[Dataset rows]
────────

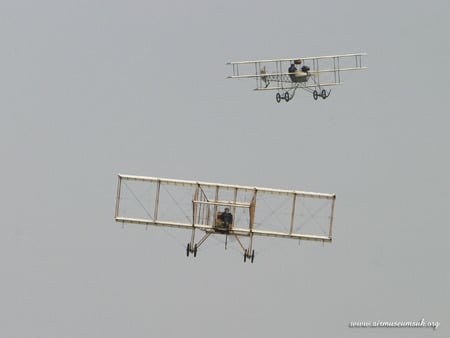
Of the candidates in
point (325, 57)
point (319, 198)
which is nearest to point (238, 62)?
point (325, 57)

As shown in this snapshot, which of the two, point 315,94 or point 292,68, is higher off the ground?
point 292,68

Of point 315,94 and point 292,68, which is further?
point 315,94

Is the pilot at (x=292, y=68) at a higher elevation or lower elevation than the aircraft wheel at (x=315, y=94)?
higher

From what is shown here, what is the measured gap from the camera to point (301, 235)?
98688 mm

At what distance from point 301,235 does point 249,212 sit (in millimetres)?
3835

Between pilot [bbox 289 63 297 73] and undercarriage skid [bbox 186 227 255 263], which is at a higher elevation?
pilot [bbox 289 63 297 73]

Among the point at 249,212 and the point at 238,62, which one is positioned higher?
the point at 238,62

────────

## Task directions
Reproduce all of the material above word for word, leaving out the pictures.

## Written solution
Of the candidates in
point (325, 57)
point (319, 198)
which is nearest to point (238, 62)?
point (325, 57)

As shown in this snapshot, which of the two, point 315,94 or point 292,68, is higher off the ground?
point 292,68

Of point 315,94 and point 292,68, which is further?
point 315,94

Is the pilot at (x=292, y=68) at a higher elevation or lower elevation than the aircraft wheel at (x=315, y=94)?
higher

From what is shown here, what is the measured gap from the camera to point (301, 235)?
98688 mm

At what distance from point 301,235 does point 249,212 sit (in millimetres)?
3835

Between pilot [bbox 289 63 297 73] and undercarriage skid [bbox 186 227 255 263], which is at a higher elevation?
pilot [bbox 289 63 297 73]

Among the point at 249,212 and the point at 238,62, which one is positioned higher?
the point at 238,62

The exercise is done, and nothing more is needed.